Source text:
================

The vector of error terms $\mathbf{U}$ is also a $n \times 1$ matrix.

At times it might be easier to use vector notation. For consistency, I will use the bold small x to denote a vector and capital letters to denote a matrix. Single observations are denoted by the subscript.

## Least Squares

**Start**:  
$$y_i = \mathbf{x}'_i \beta + u_i$$

**Assumptions**:

1. Linearity (given above)
2. $E(\mathbf{U}|\mathbf{X}) = 0$ (conditional independence)
3. rank($\mathbf{X}$) = $k$ (no multi-collinearity i.e. full rank)

================

Items:
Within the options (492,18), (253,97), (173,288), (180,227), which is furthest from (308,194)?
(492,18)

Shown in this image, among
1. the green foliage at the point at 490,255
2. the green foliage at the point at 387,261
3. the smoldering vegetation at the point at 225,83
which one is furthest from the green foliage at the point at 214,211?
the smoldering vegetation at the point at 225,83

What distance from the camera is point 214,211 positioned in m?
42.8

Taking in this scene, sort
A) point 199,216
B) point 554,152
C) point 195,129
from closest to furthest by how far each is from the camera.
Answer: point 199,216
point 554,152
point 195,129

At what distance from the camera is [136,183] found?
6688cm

================

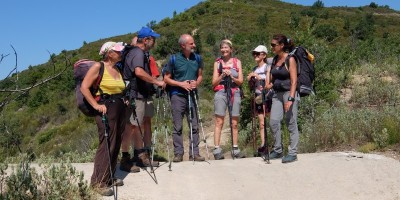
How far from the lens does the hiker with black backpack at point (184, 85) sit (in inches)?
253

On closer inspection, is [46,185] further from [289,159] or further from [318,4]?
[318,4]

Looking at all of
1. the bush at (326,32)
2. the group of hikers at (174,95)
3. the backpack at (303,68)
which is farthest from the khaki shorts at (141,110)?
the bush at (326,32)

================

Given exercise 1:
Answer these from the least squares notes, one line each:
(a) What size of matrix is the vector of error terms U?
(b) How do the notes write a vector, and how do they write a matrix?
(c) What does the second assumption say, and what is it called?
Given exercise 2: List every assumption that the least squares notes give, with the short label each one has.
Given exercise 3: Pick up the least squares notes after their final sentence and keep writing in the same style.

Written reply 1:
(a) It is an n × 1 matrix.
(b) A vector is written with a bold small x, and a matrix with a capital letter.
(c) E(U|X) = 0, called conditional independence.

Written reply 2:
1. Linearity (given above)
2. E(U|X) = 0 (conditional independence)
3. rank(X) = k (no multi-collinearity, i.e. full rank)

Written reply 3:
4. $Var(\mathbf{U}|\mathbf{X}) = \sigma^2 I_n$ (Homoskedascity)

**Aim**:  
Find $\beta$ that minimises the sum of squared errors:

$$
Q = \sum_{i=1}^{n}{u_i^2} = \sum_{i=1}^{n}{(y_i - \mathbf{x}'_i\beta)^2} = (Y-X\beta)'(Y-X\beta)
$$

**Solution**:  
Hints: $Q$ is a $1 \times 1$ scalar, by symmetry $\frac{\partial b'Ab}{\partial b} = 2Ab$.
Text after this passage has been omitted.